The highlights, in absolutely zero order: John Zorn’s (yes, that John Zorn) section during the otherwise unbearably stupid “Black Girls”; the really silly chanted rhyme of “I Hear the Rain” (“Gotta kill the pain”) before the band let what sounds like steel drums carry the melody and the acoustic chug carry the rhythm and they turn a silly chant into one that’s considerably less silly; the likeable melody (mostly Ritchie’s counter-melody, and the harmonica texture) of closer “It’s Gonna Rain” ; the bass-line of the title track (there Ritchie goes again, being the MVP) and the twinkling piano keyboard underneath the wordless hook. Elsewhere, both “Country Death Song” and “Jesus Walking on the Water” which would be – even without Ritchie’s bass-lines – likeable gems that wouldn’t have sounded misplaced on Anthology of American Folk Music (the former especially, reminds me of Buell Kazee, if only for the lyrics). Finally, “Never Tell” starts shakily, with the forced rhyme of “Hey, sister, have you heard / Some people stand like trees without a word” but follows it up with one of the bands’ most accomplished compositions, even if the song gets wearying over its 7 minute playtime (and speaking of John Zorn, does anyone get Zorn vibes at the sudden DYNAMIC SHIFT at the 3:42 mark?)

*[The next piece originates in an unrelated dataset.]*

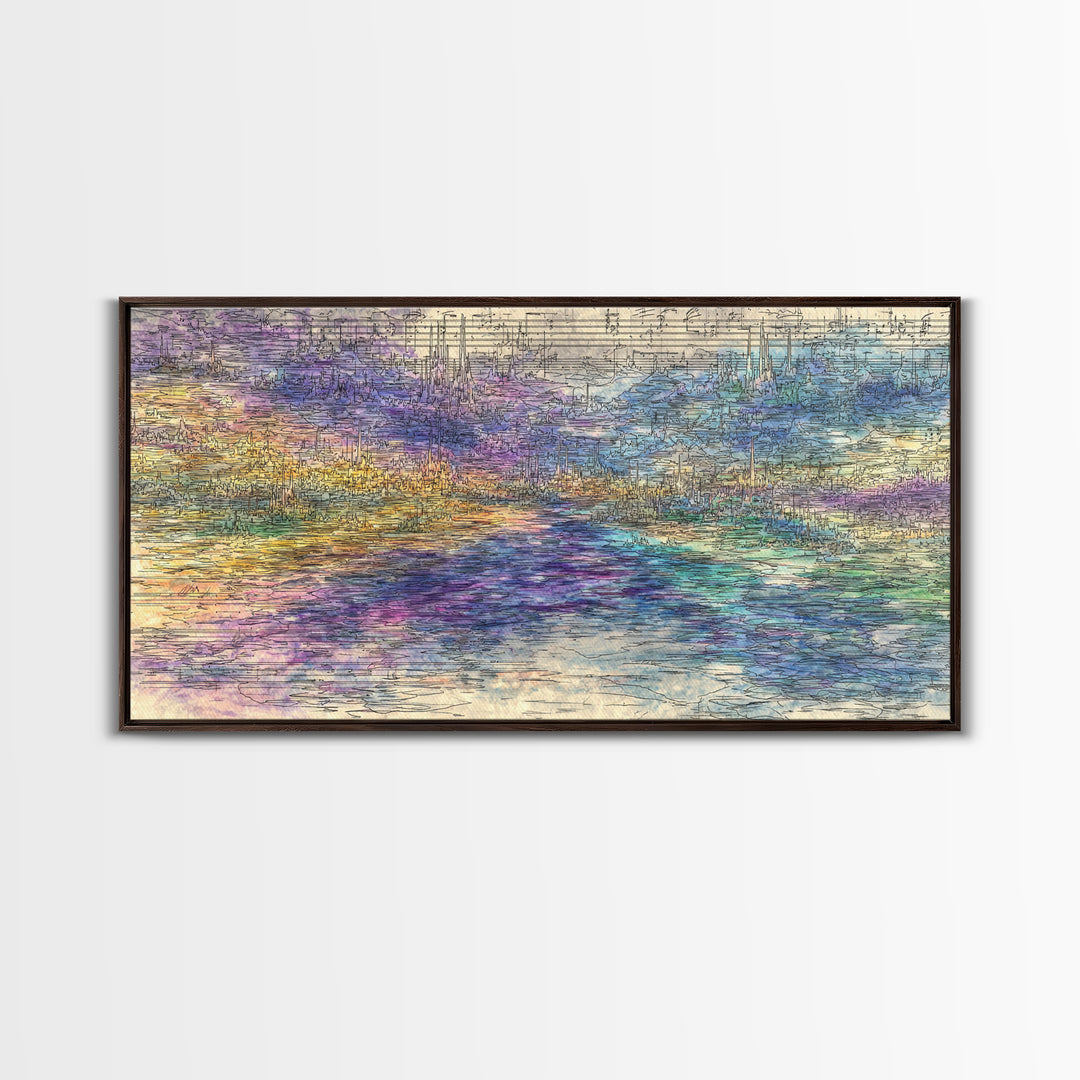 Pastel Abstract River Landscape Wall Art, Modern African Inspired Canvas Print, Dreamy Large Decor Art For Living Room Decor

Of course, Gano being a completely unlikeable pre-20 fuck at the time of writing the songs, the album’s not perfect – and I would like to think, even if I had heard it before I was 20, I’d agree with that assessment. The non-John Zorn bits of “Black Girls” seems like the inspirational source of Rivers Cuomo’s “El Scorcho”; Gano sings “It’s Gonna Rain”’s likeable melody with dripping irony such that it almost turns it unlikeable; “Sweet Misery Blues” should die in a freak car accident; “I Know It’s True But I’m Sorry To Say” is a dirge, albeit one with some lovely vibes.
In addition to the category of “sophomores that are better than people think,” this is also relatable to Sonic Youth’s later albums, where they matured both lyrically and, more importantly, sonically – doing more interesting things with their guitars than they ever had as Glenn Branca wannabees. But a lot of Sonic Youth listeners seem to think that they became mediocre after Washing Machine (or maybe Murray Street, for some reason, even though Sonic Nurse was better). Sonic maturity isn’t as appealing as sonic juvenilia, I guess. Childhood is short and maturity is forever.